His skin is warm and smooth against mine. Not cold or slimy like some irrational part of me feared. Just warm skin, human temperature, pressed against my fingertips. We look into each other’s eyes, and his black pupils are impossible to read.

“Will you allow me to enter you?” he asks.

Heat floods my face immediately, spreading from my cheeks down my neck. My pulse jumps in my throat. I realize he has no idea how that sounded. His expression is completely innocent and professional, so I swallow hard and force myself to answer.

“Yes.”

His hand starts to change against mine. It feels like his skin is melting into mine, but not in a wet sort of way, more like two liquids blending together at a molecular level. My eyes widen as I watch my own arm turn black, his charcoal-gray color spreading up from our joined hands and creeping up my wrist and forearm like ink spreading through water. Then the black fades and my skin returns to its normal color, but I can feel him inside now.

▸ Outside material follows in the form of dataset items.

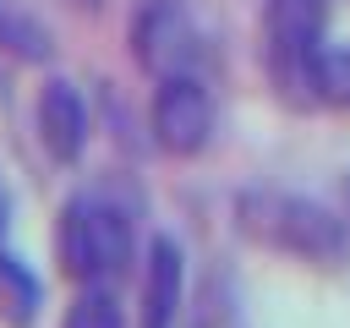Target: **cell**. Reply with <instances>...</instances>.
<instances>
[{"instance_id": "1", "label": "cell", "mask_w": 350, "mask_h": 328, "mask_svg": "<svg viewBox=\"0 0 350 328\" xmlns=\"http://www.w3.org/2000/svg\"><path fill=\"white\" fill-rule=\"evenodd\" d=\"M55 262L71 284H115L137 268V213L109 186L71 191L55 219Z\"/></svg>"}, {"instance_id": "2", "label": "cell", "mask_w": 350, "mask_h": 328, "mask_svg": "<svg viewBox=\"0 0 350 328\" xmlns=\"http://www.w3.org/2000/svg\"><path fill=\"white\" fill-rule=\"evenodd\" d=\"M235 230L268 251L301 257V262H345L350 257V219L306 191H279V186H246L235 197Z\"/></svg>"}, {"instance_id": "3", "label": "cell", "mask_w": 350, "mask_h": 328, "mask_svg": "<svg viewBox=\"0 0 350 328\" xmlns=\"http://www.w3.org/2000/svg\"><path fill=\"white\" fill-rule=\"evenodd\" d=\"M257 38H262L268 87L295 109H317V66L328 49V0H262Z\"/></svg>"}, {"instance_id": "4", "label": "cell", "mask_w": 350, "mask_h": 328, "mask_svg": "<svg viewBox=\"0 0 350 328\" xmlns=\"http://www.w3.org/2000/svg\"><path fill=\"white\" fill-rule=\"evenodd\" d=\"M213 131H219V98H213V87H208L202 71H175V77L153 82L148 142L164 159H197V153H208Z\"/></svg>"}, {"instance_id": "5", "label": "cell", "mask_w": 350, "mask_h": 328, "mask_svg": "<svg viewBox=\"0 0 350 328\" xmlns=\"http://www.w3.org/2000/svg\"><path fill=\"white\" fill-rule=\"evenodd\" d=\"M126 49L153 82L175 71H202L208 60V38L186 0H137L126 16Z\"/></svg>"}, {"instance_id": "6", "label": "cell", "mask_w": 350, "mask_h": 328, "mask_svg": "<svg viewBox=\"0 0 350 328\" xmlns=\"http://www.w3.org/2000/svg\"><path fill=\"white\" fill-rule=\"evenodd\" d=\"M33 131H38V148H44L49 164H60V169L82 164V153L93 142V109H88V98L71 77H44L38 82Z\"/></svg>"}, {"instance_id": "7", "label": "cell", "mask_w": 350, "mask_h": 328, "mask_svg": "<svg viewBox=\"0 0 350 328\" xmlns=\"http://www.w3.org/2000/svg\"><path fill=\"white\" fill-rule=\"evenodd\" d=\"M186 306V251L175 235H153L142 251V323L137 328H180Z\"/></svg>"}, {"instance_id": "8", "label": "cell", "mask_w": 350, "mask_h": 328, "mask_svg": "<svg viewBox=\"0 0 350 328\" xmlns=\"http://www.w3.org/2000/svg\"><path fill=\"white\" fill-rule=\"evenodd\" d=\"M44 312V279L0 241V323L5 328H33Z\"/></svg>"}, {"instance_id": "9", "label": "cell", "mask_w": 350, "mask_h": 328, "mask_svg": "<svg viewBox=\"0 0 350 328\" xmlns=\"http://www.w3.org/2000/svg\"><path fill=\"white\" fill-rule=\"evenodd\" d=\"M0 49L22 66H49L55 60V33L33 11H22L16 0H0Z\"/></svg>"}, {"instance_id": "10", "label": "cell", "mask_w": 350, "mask_h": 328, "mask_svg": "<svg viewBox=\"0 0 350 328\" xmlns=\"http://www.w3.org/2000/svg\"><path fill=\"white\" fill-rule=\"evenodd\" d=\"M60 328H126V306L115 284H77Z\"/></svg>"}, {"instance_id": "11", "label": "cell", "mask_w": 350, "mask_h": 328, "mask_svg": "<svg viewBox=\"0 0 350 328\" xmlns=\"http://www.w3.org/2000/svg\"><path fill=\"white\" fill-rule=\"evenodd\" d=\"M317 104L350 109V44H328L317 66Z\"/></svg>"}, {"instance_id": "12", "label": "cell", "mask_w": 350, "mask_h": 328, "mask_svg": "<svg viewBox=\"0 0 350 328\" xmlns=\"http://www.w3.org/2000/svg\"><path fill=\"white\" fill-rule=\"evenodd\" d=\"M66 5H71V11H82V16H98L109 0H66Z\"/></svg>"}, {"instance_id": "13", "label": "cell", "mask_w": 350, "mask_h": 328, "mask_svg": "<svg viewBox=\"0 0 350 328\" xmlns=\"http://www.w3.org/2000/svg\"><path fill=\"white\" fill-rule=\"evenodd\" d=\"M5 224H11V197H5V186H0V241H5Z\"/></svg>"}, {"instance_id": "14", "label": "cell", "mask_w": 350, "mask_h": 328, "mask_svg": "<svg viewBox=\"0 0 350 328\" xmlns=\"http://www.w3.org/2000/svg\"><path fill=\"white\" fill-rule=\"evenodd\" d=\"M345 197H350V180H345Z\"/></svg>"}]
</instances>
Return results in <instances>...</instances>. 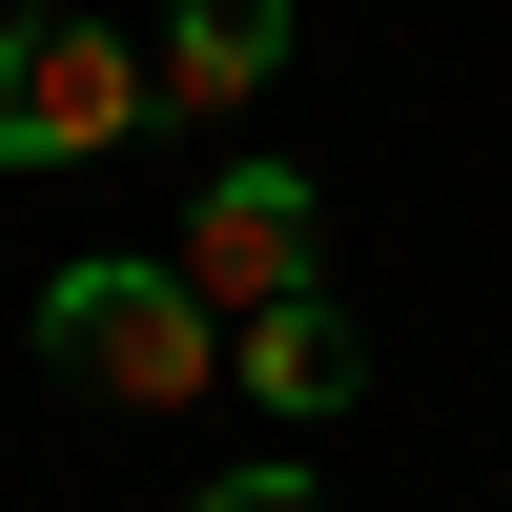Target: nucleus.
Masks as SVG:
<instances>
[{
  "label": "nucleus",
  "mask_w": 512,
  "mask_h": 512,
  "mask_svg": "<svg viewBox=\"0 0 512 512\" xmlns=\"http://www.w3.org/2000/svg\"><path fill=\"white\" fill-rule=\"evenodd\" d=\"M41 349H62L103 410H205L226 390V308H205L185 267H62L41 287Z\"/></svg>",
  "instance_id": "nucleus-1"
},
{
  "label": "nucleus",
  "mask_w": 512,
  "mask_h": 512,
  "mask_svg": "<svg viewBox=\"0 0 512 512\" xmlns=\"http://www.w3.org/2000/svg\"><path fill=\"white\" fill-rule=\"evenodd\" d=\"M144 103H164L144 41H103V21H0V164H103Z\"/></svg>",
  "instance_id": "nucleus-2"
},
{
  "label": "nucleus",
  "mask_w": 512,
  "mask_h": 512,
  "mask_svg": "<svg viewBox=\"0 0 512 512\" xmlns=\"http://www.w3.org/2000/svg\"><path fill=\"white\" fill-rule=\"evenodd\" d=\"M185 287H205V308H287V287H308V185H287V164H226V185H205L185 205Z\"/></svg>",
  "instance_id": "nucleus-3"
},
{
  "label": "nucleus",
  "mask_w": 512,
  "mask_h": 512,
  "mask_svg": "<svg viewBox=\"0 0 512 512\" xmlns=\"http://www.w3.org/2000/svg\"><path fill=\"white\" fill-rule=\"evenodd\" d=\"M267 62H287V0H185V21L144 41V82L185 123H226V103H267Z\"/></svg>",
  "instance_id": "nucleus-4"
},
{
  "label": "nucleus",
  "mask_w": 512,
  "mask_h": 512,
  "mask_svg": "<svg viewBox=\"0 0 512 512\" xmlns=\"http://www.w3.org/2000/svg\"><path fill=\"white\" fill-rule=\"evenodd\" d=\"M226 369H246L267 410H349V390H369V349H349V308H328V287L246 308V328H226Z\"/></svg>",
  "instance_id": "nucleus-5"
},
{
  "label": "nucleus",
  "mask_w": 512,
  "mask_h": 512,
  "mask_svg": "<svg viewBox=\"0 0 512 512\" xmlns=\"http://www.w3.org/2000/svg\"><path fill=\"white\" fill-rule=\"evenodd\" d=\"M205 512H328V492H308V472H226Z\"/></svg>",
  "instance_id": "nucleus-6"
}]
</instances>
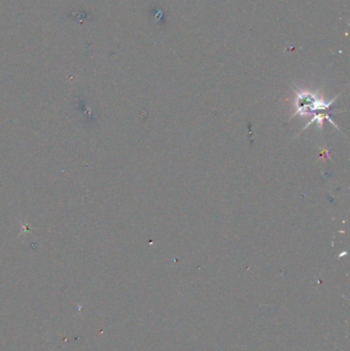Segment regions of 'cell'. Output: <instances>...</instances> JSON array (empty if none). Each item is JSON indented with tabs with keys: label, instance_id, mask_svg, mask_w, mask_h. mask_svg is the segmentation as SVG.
<instances>
[{
	"label": "cell",
	"instance_id": "7a4b0ae2",
	"mask_svg": "<svg viewBox=\"0 0 350 351\" xmlns=\"http://www.w3.org/2000/svg\"><path fill=\"white\" fill-rule=\"evenodd\" d=\"M326 119H328L329 121H330V123L335 127V128H336L337 130H339V128H338V126L336 125V124H335V121L334 120H332L331 118H330V116H329V114H327V113H317V114H314L313 115V118H311V120L310 121H308V123L306 124V126L305 127H304V129L302 130V131H304V130H306L307 128H309V126H311L312 124H314V123H317L318 124V126H319V130H323V123H324V120H326Z\"/></svg>",
	"mask_w": 350,
	"mask_h": 351
},
{
	"label": "cell",
	"instance_id": "6da1fadb",
	"mask_svg": "<svg viewBox=\"0 0 350 351\" xmlns=\"http://www.w3.org/2000/svg\"><path fill=\"white\" fill-rule=\"evenodd\" d=\"M338 97L332 99L331 101H325L319 98L315 93L310 90H296L295 98V113L292 117L297 115L305 116L314 113L316 110H329L331 105L336 101Z\"/></svg>",
	"mask_w": 350,
	"mask_h": 351
}]
</instances>
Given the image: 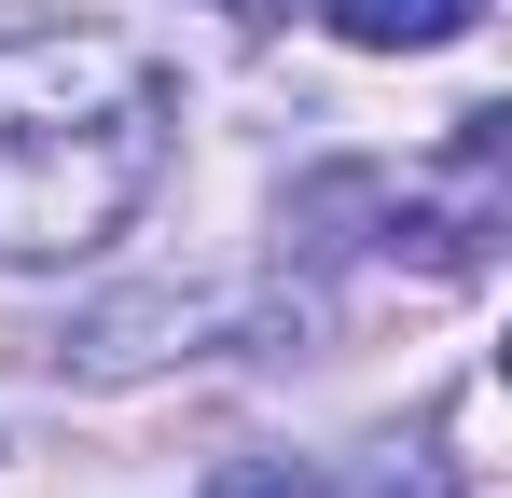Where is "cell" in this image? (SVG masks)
<instances>
[{"instance_id":"7a4b0ae2","label":"cell","mask_w":512,"mask_h":498,"mask_svg":"<svg viewBox=\"0 0 512 498\" xmlns=\"http://www.w3.org/2000/svg\"><path fill=\"white\" fill-rule=\"evenodd\" d=\"M485 0H333V42L360 56H429V42H457Z\"/></svg>"},{"instance_id":"6da1fadb","label":"cell","mask_w":512,"mask_h":498,"mask_svg":"<svg viewBox=\"0 0 512 498\" xmlns=\"http://www.w3.org/2000/svg\"><path fill=\"white\" fill-rule=\"evenodd\" d=\"M180 153V83L125 28L0 42V263H97Z\"/></svg>"},{"instance_id":"3957f363","label":"cell","mask_w":512,"mask_h":498,"mask_svg":"<svg viewBox=\"0 0 512 498\" xmlns=\"http://www.w3.org/2000/svg\"><path fill=\"white\" fill-rule=\"evenodd\" d=\"M208 498H319V471H291V457H222Z\"/></svg>"}]
</instances>
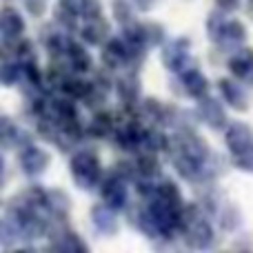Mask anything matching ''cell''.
<instances>
[{"label":"cell","instance_id":"1","mask_svg":"<svg viewBox=\"0 0 253 253\" xmlns=\"http://www.w3.org/2000/svg\"><path fill=\"white\" fill-rule=\"evenodd\" d=\"M69 171L76 187L83 189V191H91L93 187H98V182L102 178V162L96 151L80 149V151H76L71 156Z\"/></svg>","mask_w":253,"mask_h":253},{"label":"cell","instance_id":"2","mask_svg":"<svg viewBox=\"0 0 253 253\" xmlns=\"http://www.w3.org/2000/svg\"><path fill=\"white\" fill-rule=\"evenodd\" d=\"M160 60L167 71H173V74L184 71L187 65L191 62V42H189V38H175L171 42L162 44Z\"/></svg>","mask_w":253,"mask_h":253},{"label":"cell","instance_id":"3","mask_svg":"<svg viewBox=\"0 0 253 253\" xmlns=\"http://www.w3.org/2000/svg\"><path fill=\"white\" fill-rule=\"evenodd\" d=\"M18 165H20L22 173L29 178H38L51 165V153L47 149L38 147V144H27L20 153H18Z\"/></svg>","mask_w":253,"mask_h":253},{"label":"cell","instance_id":"4","mask_svg":"<svg viewBox=\"0 0 253 253\" xmlns=\"http://www.w3.org/2000/svg\"><path fill=\"white\" fill-rule=\"evenodd\" d=\"M147 126L144 123H140V120H131V123H126L125 126H120L118 131H116L114 140L116 144H118L120 151L125 153H138L140 149L144 147V138H147Z\"/></svg>","mask_w":253,"mask_h":253},{"label":"cell","instance_id":"5","mask_svg":"<svg viewBox=\"0 0 253 253\" xmlns=\"http://www.w3.org/2000/svg\"><path fill=\"white\" fill-rule=\"evenodd\" d=\"M196 116H198V120H200L202 125H207L209 129H213V131H220V129L227 126V109H224L222 102L215 100V98H211L209 93L198 100Z\"/></svg>","mask_w":253,"mask_h":253},{"label":"cell","instance_id":"6","mask_svg":"<svg viewBox=\"0 0 253 253\" xmlns=\"http://www.w3.org/2000/svg\"><path fill=\"white\" fill-rule=\"evenodd\" d=\"M100 196H102V202H105L109 209H114L116 213L123 211L125 207L129 205V189H126V180H123L120 175H116V173H111L109 178L102 182Z\"/></svg>","mask_w":253,"mask_h":253},{"label":"cell","instance_id":"7","mask_svg":"<svg viewBox=\"0 0 253 253\" xmlns=\"http://www.w3.org/2000/svg\"><path fill=\"white\" fill-rule=\"evenodd\" d=\"M182 236H184V242H187L189 249L202 251V249H209V247L213 245L215 231H213V224H209V220L198 218L184 229Z\"/></svg>","mask_w":253,"mask_h":253},{"label":"cell","instance_id":"8","mask_svg":"<svg viewBox=\"0 0 253 253\" xmlns=\"http://www.w3.org/2000/svg\"><path fill=\"white\" fill-rule=\"evenodd\" d=\"M133 60H135L133 53H131L129 47L123 42V38H109L105 44H102V65H105L107 71L126 67Z\"/></svg>","mask_w":253,"mask_h":253},{"label":"cell","instance_id":"9","mask_svg":"<svg viewBox=\"0 0 253 253\" xmlns=\"http://www.w3.org/2000/svg\"><path fill=\"white\" fill-rule=\"evenodd\" d=\"M224 144H227V149L231 151V156L242 153L247 147H251L253 144L251 125L242 123V120H236V123L227 125V129H224Z\"/></svg>","mask_w":253,"mask_h":253},{"label":"cell","instance_id":"10","mask_svg":"<svg viewBox=\"0 0 253 253\" xmlns=\"http://www.w3.org/2000/svg\"><path fill=\"white\" fill-rule=\"evenodd\" d=\"M178 153H182V156H187V158H193V160L205 165L207 158H209V144L198 133H193V131H180L178 133Z\"/></svg>","mask_w":253,"mask_h":253},{"label":"cell","instance_id":"11","mask_svg":"<svg viewBox=\"0 0 253 253\" xmlns=\"http://www.w3.org/2000/svg\"><path fill=\"white\" fill-rule=\"evenodd\" d=\"M218 89H220L222 100L227 102L233 111H238V114L249 111V96H247V91L236 83V80H231V78L218 80Z\"/></svg>","mask_w":253,"mask_h":253},{"label":"cell","instance_id":"12","mask_svg":"<svg viewBox=\"0 0 253 253\" xmlns=\"http://www.w3.org/2000/svg\"><path fill=\"white\" fill-rule=\"evenodd\" d=\"M109 20L102 16L91 18V20H84L83 29H80V38L87 47H102V44L109 40Z\"/></svg>","mask_w":253,"mask_h":253},{"label":"cell","instance_id":"13","mask_svg":"<svg viewBox=\"0 0 253 253\" xmlns=\"http://www.w3.org/2000/svg\"><path fill=\"white\" fill-rule=\"evenodd\" d=\"M51 249L62 251V253H84L87 245L84 240L69 227H58L56 233L51 236Z\"/></svg>","mask_w":253,"mask_h":253},{"label":"cell","instance_id":"14","mask_svg":"<svg viewBox=\"0 0 253 253\" xmlns=\"http://www.w3.org/2000/svg\"><path fill=\"white\" fill-rule=\"evenodd\" d=\"M27 29V22L22 18V13L16 7H2L0 9V34L9 40L22 38Z\"/></svg>","mask_w":253,"mask_h":253},{"label":"cell","instance_id":"15","mask_svg":"<svg viewBox=\"0 0 253 253\" xmlns=\"http://www.w3.org/2000/svg\"><path fill=\"white\" fill-rule=\"evenodd\" d=\"M67 62H69V69L74 74H89L93 69V56L83 42H74L71 40L69 47H67V53H65Z\"/></svg>","mask_w":253,"mask_h":253},{"label":"cell","instance_id":"16","mask_svg":"<svg viewBox=\"0 0 253 253\" xmlns=\"http://www.w3.org/2000/svg\"><path fill=\"white\" fill-rule=\"evenodd\" d=\"M182 87H184V93L193 100H200L209 93V78L202 74L198 67H189V69L182 71Z\"/></svg>","mask_w":253,"mask_h":253},{"label":"cell","instance_id":"17","mask_svg":"<svg viewBox=\"0 0 253 253\" xmlns=\"http://www.w3.org/2000/svg\"><path fill=\"white\" fill-rule=\"evenodd\" d=\"M227 69L233 78L242 80V78H249L253 74V49L251 47H238L233 51V56H229L227 60Z\"/></svg>","mask_w":253,"mask_h":253},{"label":"cell","instance_id":"18","mask_svg":"<svg viewBox=\"0 0 253 253\" xmlns=\"http://www.w3.org/2000/svg\"><path fill=\"white\" fill-rule=\"evenodd\" d=\"M116 93L118 100L126 107H133L135 102L142 98V84H140V76L138 74H126L123 78L116 80Z\"/></svg>","mask_w":253,"mask_h":253},{"label":"cell","instance_id":"19","mask_svg":"<svg viewBox=\"0 0 253 253\" xmlns=\"http://www.w3.org/2000/svg\"><path fill=\"white\" fill-rule=\"evenodd\" d=\"M247 42V27L242 20L233 18V20L224 22V29L218 38L220 49H238Z\"/></svg>","mask_w":253,"mask_h":253},{"label":"cell","instance_id":"20","mask_svg":"<svg viewBox=\"0 0 253 253\" xmlns=\"http://www.w3.org/2000/svg\"><path fill=\"white\" fill-rule=\"evenodd\" d=\"M91 222L98 233L102 236H116L118 233V220H116V211L102 202L91 209Z\"/></svg>","mask_w":253,"mask_h":253},{"label":"cell","instance_id":"21","mask_svg":"<svg viewBox=\"0 0 253 253\" xmlns=\"http://www.w3.org/2000/svg\"><path fill=\"white\" fill-rule=\"evenodd\" d=\"M71 198L67 191L62 189H51L47 191V198H44V209L53 215L56 220H67L71 213Z\"/></svg>","mask_w":253,"mask_h":253},{"label":"cell","instance_id":"22","mask_svg":"<svg viewBox=\"0 0 253 253\" xmlns=\"http://www.w3.org/2000/svg\"><path fill=\"white\" fill-rule=\"evenodd\" d=\"M87 133L91 135V138H96V140H105V138H109V135H114L116 133L114 114H111L109 109H98L96 114H93L89 126H87Z\"/></svg>","mask_w":253,"mask_h":253},{"label":"cell","instance_id":"23","mask_svg":"<svg viewBox=\"0 0 253 253\" xmlns=\"http://www.w3.org/2000/svg\"><path fill=\"white\" fill-rule=\"evenodd\" d=\"M60 89L65 96L74 98V100H84V98L93 91V83L87 78H83V74H74V76L69 74L60 83Z\"/></svg>","mask_w":253,"mask_h":253},{"label":"cell","instance_id":"24","mask_svg":"<svg viewBox=\"0 0 253 253\" xmlns=\"http://www.w3.org/2000/svg\"><path fill=\"white\" fill-rule=\"evenodd\" d=\"M173 167H175L180 178L187 180V182H196V180L202 175V171H205V165H202V162L182 156V153H178V156L173 158Z\"/></svg>","mask_w":253,"mask_h":253},{"label":"cell","instance_id":"25","mask_svg":"<svg viewBox=\"0 0 253 253\" xmlns=\"http://www.w3.org/2000/svg\"><path fill=\"white\" fill-rule=\"evenodd\" d=\"M156 198H160L162 202H167L169 207H175V209H182L184 207V198L182 191H180V184L175 180H162L156 187Z\"/></svg>","mask_w":253,"mask_h":253},{"label":"cell","instance_id":"26","mask_svg":"<svg viewBox=\"0 0 253 253\" xmlns=\"http://www.w3.org/2000/svg\"><path fill=\"white\" fill-rule=\"evenodd\" d=\"M140 123L149 125H162L165 123V107L156 100V98H144L142 107H140Z\"/></svg>","mask_w":253,"mask_h":253},{"label":"cell","instance_id":"27","mask_svg":"<svg viewBox=\"0 0 253 253\" xmlns=\"http://www.w3.org/2000/svg\"><path fill=\"white\" fill-rule=\"evenodd\" d=\"M135 169H138V175L149 178V180H151L153 175H158V171H160L158 153L149 151V149H147V153H138V158H135Z\"/></svg>","mask_w":253,"mask_h":253},{"label":"cell","instance_id":"28","mask_svg":"<svg viewBox=\"0 0 253 253\" xmlns=\"http://www.w3.org/2000/svg\"><path fill=\"white\" fill-rule=\"evenodd\" d=\"M144 147H147L149 151L162 153V151H169L171 149V140L162 129H158V126H149L147 138H144Z\"/></svg>","mask_w":253,"mask_h":253},{"label":"cell","instance_id":"29","mask_svg":"<svg viewBox=\"0 0 253 253\" xmlns=\"http://www.w3.org/2000/svg\"><path fill=\"white\" fill-rule=\"evenodd\" d=\"M22 78V67L18 60H0V87H13Z\"/></svg>","mask_w":253,"mask_h":253},{"label":"cell","instance_id":"30","mask_svg":"<svg viewBox=\"0 0 253 253\" xmlns=\"http://www.w3.org/2000/svg\"><path fill=\"white\" fill-rule=\"evenodd\" d=\"M20 129L9 116H0V144L2 147H16L20 142Z\"/></svg>","mask_w":253,"mask_h":253},{"label":"cell","instance_id":"31","mask_svg":"<svg viewBox=\"0 0 253 253\" xmlns=\"http://www.w3.org/2000/svg\"><path fill=\"white\" fill-rule=\"evenodd\" d=\"M53 22H56L60 29L74 31L76 27H78V16H76L67 4H62L60 0H58V7H56V11H53Z\"/></svg>","mask_w":253,"mask_h":253},{"label":"cell","instance_id":"32","mask_svg":"<svg viewBox=\"0 0 253 253\" xmlns=\"http://www.w3.org/2000/svg\"><path fill=\"white\" fill-rule=\"evenodd\" d=\"M18 236H20V229H18L16 220L13 218L0 220V247H2V249L13 247V242L18 240Z\"/></svg>","mask_w":253,"mask_h":253},{"label":"cell","instance_id":"33","mask_svg":"<svg viewBox=\"0 0 253 253\" xmlns=\"http://www.w3.org/2000/svg\"><path fill=\"white\" fill-rule=\"evenodd\" d=\"M224 22H227V18H224L222 9H213L209 13V18H207V36H209L211 42H218L220 34L224 29Z\"/></svg>","mask_w":253,"mask_h":253},{"label":"cell","instance_id":"34","mask_svg":"<svg viewBox=\"0 0 253 253\" xmlns=\"http://www.w3.org/2000/svg\"><path fill=\"white\" fill-rule=\"evenodd\" d=\"M111 13H114V20L120 27L133 22V7H131V0H111Z\"/></svg>","mask_w":253,"mask_h":253},{"label":"cell","instance_id":"35","mask_svg":"<svg viewBox=\"0 0 253 253\" xmlns=\"http://www.w3.org/2000/svg\"><path fill=\"white\" fill-rule=\"evenodd\" d=\"M69 42H71V40L67 38V36H62V34H58V31H56V34H53L51 38L47 40V51L51 53V58L53 56L62 58L67 53V47H69Z\"/></svg>","mask_w":253,"mask_h":253},{"label":"cell","instance_id":"36","mask_svg":"<svg viewBox=\"0 0 253 253\" xmlns=\"http://www.w3.org/2000/svg\"><path fill=\"white\" fill-rule=\"evenodd\" d=\"M165 38V29L158 22H147L144 25V40H147V47H156V44L162 42Z\"/></svg>","mask_w":253,"mask_h":253},{"label":"cell","instance_id":"37","mask_svg":"<svg viewBox=\"0 0 253 253\" xmlns=\"http://www.w3.org/2000/svg\"><path fill=\"white\" fill-rule=\"evenodd\" d=\"M240 222H242V215L236 207H227L224 213H222V218H220V224H222L224 231H233V229H238Z\"/></svg>","mask_w":253,"mask_h":253},{"label":"cell","instance_id":"38","mask_svg":"<svg viewBox=\"0 0 253 253\" xmlns=\"http://www.w3.org/2000/svg\"><path fill=\"white\" fill-rule=\"evenodd\" d=\"M233 165H236L240 171H245V173H253V144L247 147L242 153H236V156H233Z\"/></svg>","mask_w":253,"mask_h":253},{"label":"cell","instance_id":"39","mask_svg":"<svg viewBox=\"0 0 253 253\" xmlns=\"http://www.w3.org/2000/svg\"><path fill=\"white\" fill-rule=\"evenodd\" d=\"M22 7L29 16L34 18H42L47 11V0H22Z\"/></svg>","mask_w":253,"mask_h":253},{"label":"cell","instance_id":"40","mask_svg":"<svg viewBox=\"0 0 253 253\" xmlns=\"http://www.w3.org/2000/svg\"><path fill=\"white\" fill-rule=\"evenodd\" d=\"M116 175H120L123 180H135V175H138V169H135V162L131 165V162H126V160H123V162H118L116 165V171H114Z\"/></svg>","mask_w":253,"mask_h":253},{"label":"cell","instance_id":"41","mask_svg":"<svg viewBox=\"0 0 253 253\" xmlns=\"http://www.w3.org/2000/svg\"><path fill=\"white\" fill-rule=\"evenodd\" d=\"M98 16H102V2L100 0H89L87 9L83 13V20H91V18H98Z\"/></svg>","mask_w":253,"mask_h":253},{"label":"cell","instance_id":"42","mask_svg":"<svg viewBox=\"0 0 253 253\" xmlns=\"http://www.w3.org/2000/svg\"><path fill=\"white\" fill-rule=\"evenodd\" d=\"M135 187H138V193L142 198H153V196H156V187L149 182V178L138 180V182H135Z\"/></svg>","mask_w":253,"mask_h":253},{"label":"cell","instance_id":"43","mask_svg":"<svg viewBox=\"0 0 253 253\" xmlns=\"http://www.w3.org/2000/svg\"><path fill=\"white\" fill-rule=\"evenodd\" d=\"M60 2H62V4H67V7H69L71 11H74L78 18H83L84 7H87V2H89V0H60Z\"/></svg>","mask_w":253,"mask_h":253},{"label":"cell","instance_id":"44","mask_svg":"<svg viewBox=\"0 0 253 253\" xmlns=\"http://www.w3.org/2000/svg\"><path fill=\"white\" fill-rule=\"evenodd\" d=\"M215 4H218V9H222L227 13V11H236L240 7V0H215Z\"/></svg>","mask_w":253,"mask_h":253},{"label":"cell","instance_id":"45","mask_svg":"<svg viewBox=\"0 0 253 253\" xmlns=\"http://www.w3.org/2000/svg\"><path fill=\"white\" fill-rule=\"evenodd\" d=\"M131 4H135L138 11H151L156 7V0H131Z\"/></svg>","mask_w":253,"mask_h":253},{"label":"cell","instance_id":"46","mask_svg":"<svg viewBox=\"0 0 253 253\" xmlns=\"http://www.w3.org/2000/svg\"><path fill=\"white\" fill-rule=\"evenodd\" d=\"M2 175H4V158L0 153V187H2Z\"/></svg>","mask_w":253,"mask_h":253}]
</instances>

His essence is right under my skin. I can feel him in my muscles, wrapped around my bones like a second skeleton, spread through the meat of my arm. It’s not painful. It actually feels good in a strange way, like my arm is stronger and more alive, and more present than it’s ever been.

The sensation is intoxicating, like being truly entered. Not sexual, but somehow more than sexual, more intimate than sex has ever been with anyone. He’s inside my body, part of my physical self, and the boundary between us is dissolving.